# SOURCE TEXT
--- --- ---

# Great Labrador breeder



## bluebird (Feb 28, 2008)

So my Lab is 10 now and i will need a pup soon. I am looking for a great breeder with dogs that have good looks and even better hunting drive. Anyone know any body?


----------



## speckline (Dec 13, 2008)

Here is a retriever training web page that has lab classifieds. You can do alot of research on the forums page for various sires and dam characteristics. Also please keep in mind that many will ship pups. There is a vast amount of information out there!!
http://www.retrievertraining.net/forums ... y.php?f=31
Best of luck on your search and most of all have fun!!! :beer:


----------



## Chaws (Oct 12, 2007)

That's a great web site for real dog people that truly are trying to extend the qualities of the breed. They also require health clearances on both parents in order to post litters in their classifieds where as this forum does not. Keep in mind that purchasing a puppy from proven parents with health clearances and paying a little more than litters without those things gives you a far better opportunity of getting a good one. Also keep in mind that the purchase price of a puppy is a very very small amount versus even the first year of vet checks and vaccinations. To fly a puppy to a local airport isn't very costly either, it's about $250 versus driving 400 miles to get the puppy in many instances.


----------



## bluebird (Feb 28, 2008)

Thanks guys,

I have a great dog now i wish i could just clone him as a puppy. I dont mind paying the cost and would never think of getting a dog that doesnt have all the right stuff.


----------



## allydeer (Sep 20, 2008)

try mary howley from wi. candlewood kennels the most respected lab breeder in the us she has the world best lab line out there tell her what you are looking for in a dog she let you no what she has and what is going to have


----------



## beerhunter (Feb 29, 2012)

Razor Lab in Manitoba Canada........the guy is top notch

www.razorlabs.ca


----------

--- --- ---

# INFORMATION PROVIDED
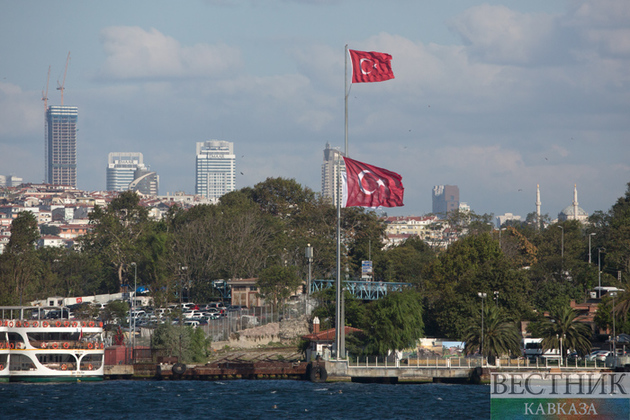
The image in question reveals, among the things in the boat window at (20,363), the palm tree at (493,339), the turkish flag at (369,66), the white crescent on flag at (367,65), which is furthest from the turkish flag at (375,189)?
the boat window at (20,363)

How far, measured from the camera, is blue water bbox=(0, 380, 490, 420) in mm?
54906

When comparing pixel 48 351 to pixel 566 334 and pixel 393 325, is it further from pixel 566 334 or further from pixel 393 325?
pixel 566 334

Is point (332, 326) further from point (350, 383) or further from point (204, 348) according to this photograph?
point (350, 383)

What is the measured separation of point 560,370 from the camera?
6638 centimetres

--- --- ---

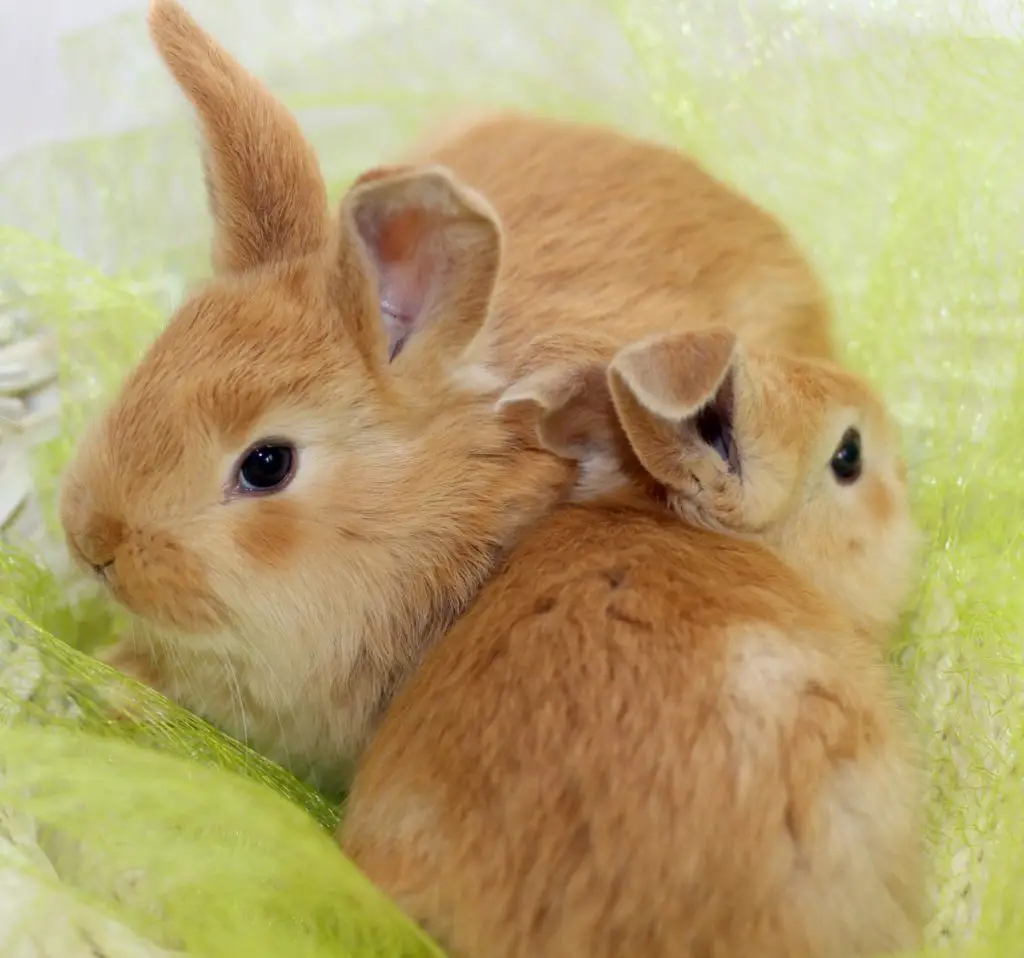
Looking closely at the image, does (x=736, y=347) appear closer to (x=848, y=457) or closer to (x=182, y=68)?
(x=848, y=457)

--- --- ---

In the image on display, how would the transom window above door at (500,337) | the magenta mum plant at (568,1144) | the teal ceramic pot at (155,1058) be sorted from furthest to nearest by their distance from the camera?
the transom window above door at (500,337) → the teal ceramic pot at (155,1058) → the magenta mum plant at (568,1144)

--- --- ---

# TASK STATEMENT
From the Labrador breeder thread above, copy word for word the passage that starts with the words "## Chaws (Oct" and ends with "in many instances.".

# EXPECTED ANSWER
## Chaws (Oct 12, 2007)

That's a great web site for real dog people that truly are trying to extend the qualities of the breed. They also require health clearances on both parents in order to post litters in their classifieds where as this forum does not. Keep in mind that purchasing a puppy from proven parents with health clearances and paying a little more than litters without those things gives you a far better opportunity of getting a good one. Also keep in mind that the purchase price of a puppy is a very very small amount versus even the first year of vet checks and vaccinations. To fly a puppy to a local airport isn't very costly either, it's about $250 versus driving 400 miles to get the puppy in many instances.